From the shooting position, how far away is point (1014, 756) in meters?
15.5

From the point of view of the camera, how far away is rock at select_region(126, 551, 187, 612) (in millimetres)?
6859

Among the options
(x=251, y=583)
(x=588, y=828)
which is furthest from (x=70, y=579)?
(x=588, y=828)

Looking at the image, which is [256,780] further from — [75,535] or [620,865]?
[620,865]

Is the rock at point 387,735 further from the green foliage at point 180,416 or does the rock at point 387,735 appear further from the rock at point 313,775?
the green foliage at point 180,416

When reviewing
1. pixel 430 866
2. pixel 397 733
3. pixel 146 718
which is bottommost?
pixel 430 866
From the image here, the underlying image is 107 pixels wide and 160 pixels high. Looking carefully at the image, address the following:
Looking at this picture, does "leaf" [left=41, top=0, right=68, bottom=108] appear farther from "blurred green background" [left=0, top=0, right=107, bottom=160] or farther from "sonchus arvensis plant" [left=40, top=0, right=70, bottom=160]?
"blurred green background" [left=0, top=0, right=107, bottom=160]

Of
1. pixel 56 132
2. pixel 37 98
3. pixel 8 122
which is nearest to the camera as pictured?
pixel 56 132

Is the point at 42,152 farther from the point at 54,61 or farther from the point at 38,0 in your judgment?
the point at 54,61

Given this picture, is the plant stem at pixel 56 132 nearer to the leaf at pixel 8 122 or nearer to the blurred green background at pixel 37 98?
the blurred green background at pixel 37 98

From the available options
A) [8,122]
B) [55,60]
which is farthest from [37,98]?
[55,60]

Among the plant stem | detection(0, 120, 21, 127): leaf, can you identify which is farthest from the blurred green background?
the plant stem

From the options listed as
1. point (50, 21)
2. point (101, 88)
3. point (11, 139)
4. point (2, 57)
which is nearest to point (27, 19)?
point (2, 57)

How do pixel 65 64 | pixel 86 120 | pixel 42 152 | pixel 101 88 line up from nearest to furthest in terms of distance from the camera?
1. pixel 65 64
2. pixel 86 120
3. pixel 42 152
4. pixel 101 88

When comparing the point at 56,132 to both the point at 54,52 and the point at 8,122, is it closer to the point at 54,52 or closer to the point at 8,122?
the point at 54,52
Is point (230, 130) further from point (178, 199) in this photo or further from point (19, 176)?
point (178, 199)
_ _ _ _ _ _ _
▶ WHAT YOU HAVE TO DO:
Extract every line of the material above verbatim, from the first line to the last, without adding, dropping, or altering anything.

▶ OUTPUT BELOW:
From the shooting position, how far away is point (1014, 756) in meters?
15.5

From the point of view of the camera, how far away is rock at select_region(126, 551, 187, 612) (in millimetres)?
6859

Among the options
(x=251, y=583)
(x=588, y=828)
which is furthest from (x=70, y=579)?
(x=588, y=828)

Looking at the image, which is [256,780] further from — [75,535] or [620,865]?
[620,865]

Is the rock at point 387,735 further from the green foliage at point 180,416 or does the rock at point 387,735 appear further from the rock at point 313,775?
the green foliage at point 180,416

When reviewing
1. pixel 430 866
2. pixel 397 733
3. pixel 146 718
which is bottommost?
pixel 430 866
From the image here, the underlying image is 107 pixels wide and 160 pixels high. Looking carefully at the image, address the following:
Looking at this picture, does "leaf" [left=41, top=0, right=68, bottom=108] appear farther from "blurred green background" [left=0, top=0, right=107, bottom=160] or farther from "sonchus arvensis plant" [left=40, top=0, right=70, bottom=160]?
"blurred green background" [left=0, top=0, right=107, bottom=160]

Of
1. pixel 56 132
2. pixel 37 98
3. pixel 8 122
which is nearest to the camera as pictured?
pixel 56 132

Is the point at 42,152 farther from the point at 54,61 or farther from the point at 38,0 in your judgment?
the point at 54,61

Given this picture, is the plant stem at pixel 56 132 nearer to the leaf at pixel 8 122 or nearer to the blurred green background at pixel 37 98?
the blurred green background at pixel 37 98

From the available options
A) [8,122]
B) [55,60]
which is farthest from [37,98]?
[55,60]

Among the plant stem | detection(0, 120, 21, 127): leaf, can you identify which is farthest from the blurred green background?
the plant stem

From the options listed as
1. point (50, 21)
2. point (101, 88)
3. point (11, 139)
4. point (2, 57)
which is nearest to point (27, 19)?
point (2, 57)

How do pixel 65 64 | pixel 86 120 | pixel 42 152 | pixel 101 88 line up from nearest to furthest in terms of distance from the camera?
1. pixel 65 64
2. pixel 86 120
3. pixel 42 152
4. pixel 101 88

When comparing the point at 56,132 to both the point at 54,52 and the point at 8,122, is it closer to the point at 54,52 or closer to the point at 8,122?
the point at 54,52
Is point (230, 130) further from point (178, 199) in this photo or further from point (19, 176)?
point (178, 199)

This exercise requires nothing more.